Description of the task ->
Output the records below again, precisely as they are written.

Extracted data ->
■ ■ ■ ■ ■ ■ ■
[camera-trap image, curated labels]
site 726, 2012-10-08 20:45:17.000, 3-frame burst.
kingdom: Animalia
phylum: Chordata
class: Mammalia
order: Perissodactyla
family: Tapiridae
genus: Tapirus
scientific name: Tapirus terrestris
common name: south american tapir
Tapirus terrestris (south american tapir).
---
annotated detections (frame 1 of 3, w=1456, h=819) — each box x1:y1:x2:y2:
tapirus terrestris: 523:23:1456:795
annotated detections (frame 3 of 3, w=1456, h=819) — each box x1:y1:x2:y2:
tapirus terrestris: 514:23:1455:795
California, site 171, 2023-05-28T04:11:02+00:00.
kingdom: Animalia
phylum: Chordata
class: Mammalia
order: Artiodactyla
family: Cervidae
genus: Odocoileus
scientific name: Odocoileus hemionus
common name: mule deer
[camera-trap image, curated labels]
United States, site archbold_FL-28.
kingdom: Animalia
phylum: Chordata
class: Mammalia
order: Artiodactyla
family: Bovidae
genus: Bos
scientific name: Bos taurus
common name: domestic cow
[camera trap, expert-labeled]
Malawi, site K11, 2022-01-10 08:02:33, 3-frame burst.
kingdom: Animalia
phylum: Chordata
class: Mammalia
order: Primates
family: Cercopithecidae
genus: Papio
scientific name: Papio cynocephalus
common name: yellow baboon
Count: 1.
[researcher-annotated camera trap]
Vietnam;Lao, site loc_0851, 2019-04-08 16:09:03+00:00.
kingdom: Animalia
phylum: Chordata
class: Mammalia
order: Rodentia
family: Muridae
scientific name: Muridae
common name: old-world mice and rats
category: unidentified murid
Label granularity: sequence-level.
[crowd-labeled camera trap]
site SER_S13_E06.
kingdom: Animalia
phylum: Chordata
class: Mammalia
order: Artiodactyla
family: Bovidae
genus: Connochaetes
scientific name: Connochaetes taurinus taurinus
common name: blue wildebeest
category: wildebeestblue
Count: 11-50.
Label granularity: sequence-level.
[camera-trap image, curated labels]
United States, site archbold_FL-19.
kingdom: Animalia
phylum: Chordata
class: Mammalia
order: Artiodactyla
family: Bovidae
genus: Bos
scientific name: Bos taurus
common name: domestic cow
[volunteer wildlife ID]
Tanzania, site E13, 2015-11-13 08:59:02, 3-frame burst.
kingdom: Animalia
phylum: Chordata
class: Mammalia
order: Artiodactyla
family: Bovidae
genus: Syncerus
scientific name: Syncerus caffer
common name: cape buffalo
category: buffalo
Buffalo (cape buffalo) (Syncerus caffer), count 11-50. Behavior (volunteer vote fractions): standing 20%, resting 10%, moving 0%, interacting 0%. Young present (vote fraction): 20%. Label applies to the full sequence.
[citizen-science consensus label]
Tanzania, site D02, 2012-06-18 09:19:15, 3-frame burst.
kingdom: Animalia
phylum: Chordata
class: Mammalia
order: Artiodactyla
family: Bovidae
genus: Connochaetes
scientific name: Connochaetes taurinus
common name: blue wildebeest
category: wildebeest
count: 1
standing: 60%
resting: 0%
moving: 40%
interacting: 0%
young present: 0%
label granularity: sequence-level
■ ■ ■ ■ ■ ■ ■
Output for this task ->
[camera-trap image, curated labels]
site 726, 2012-10-08 20:45:17.000, 3-frame burst.
kingdom: Animalia
phylum: Chordata
class: Mammalia
order: Perissodactyla
family: Tapiridae
genus: Tapirus
scientific name: Tapirus terrestris
common name: south american tapir
Tapirus terrestris (south american tapir).
---
annotated detections (frame 1 of 3, w=1456, h=819) — each box x1:y1:x2:y2:
tapirus terrestris: 523:23:1456:795
annotated detections (frame 3 of 3, w=1456, h=819) — each box x1:y1:x2:y2:
tapirus terrestris: 514:23:1455:795
California, site 171, 2023-05-28T04:11:02+00:00.
kingdom: Animalia
phylum: Chordata
class: Mammalia
order: Artiodactyla
family: Cervidae
genus: Odocoileus
scientific name: Odocoileus hemionus
common name: mule deer
[camera-trap image, curated labels]
United States, site archbold_FL-28.
kingdom: Animalia
phylum: Chordata
class: Mammalia
order: Artiodactyla
family: Bovidae
genus: Bos
scientific name: Bos taurus
common name: domestic cow
[camera trap, expert-labeled]
Malawi, site K11, 2022-01-10 08:02:33, 3-frame burst.
kingdom: Animalia
phylum: Chordata
class: Mammalia
order: Primates
family: Cercopithecidae
genus: Papio
scientific name: Papio cynocephalus
common name: yellow baboon
Count: 1.
[researcher-annotated camera trap]
Vietnam;Lao, site loc_0851, 2019-04-08 16:09:03+00:00.
kingdom: Animalia
phylum: Chordata
class: Mammalia
order: Rodentia
family: Muridae
scientific name: Muridae
common name: old-world mice and rats
category: unidentified murid
Label granularity: sequence-level.
[crowd-labeled camera trap]
site SER_S13_E06.
kingdom: Animalia
phylum: Chordata
class: Mammalia
order: Artiodactyla
family: Bovidae
genus: Connochaetes
scientific name: Connochaetes taurinus taurinus
common name: blue wildebeest
category: wildebeestblue
Count: 11-50.
Label granularity: sequence-level.
[camera-trap image, curated labels]
United States, site archbold_FL-19.
kingdom: Animalia
phylum: Chordata
class: Mammalia
order: Artiodactyla
family: Bovidae
genus: Bos
scientific name: Bos taurus
common name: domestic cow
[volunteer wildlife ID]
Tanzania, site E13, 2015-11-13 08:59:02, 3-frame burst.
kingdom: Animalia
phylum: Chordata
class: Mammalia
order: Artiodactyla
family: Bovidae
genus: Syncerus
scientific name: Syncerus caffer
common name: cape buffalo
category: buffalo
Buffalo (cape buffalo) (Syncerus caffer), count 11-50. Behavior (volunteer vote fractions): standing 20%, resting 10%, moving 0%, interacting 0%. Young present (vote fraction): 20%. Label applies to the full sequence.
[citizen-science consensus label]
Tanzania, site D02, 2012-06-18 09:19:15, 3-frame burst.
kingdom: Animalia
phylum: Chordata
class: Mammalia
order: Artiodactyla
family: Bovidae
genus: Connochaetes
scientific name: Connochaetes taurinus
common name: blue wildebeest
category: wildebeest
count: 1
standing: 60%
resting: 0%
moving: 40%
interacting: 0%
young present: 0%
label granularity: sequence-level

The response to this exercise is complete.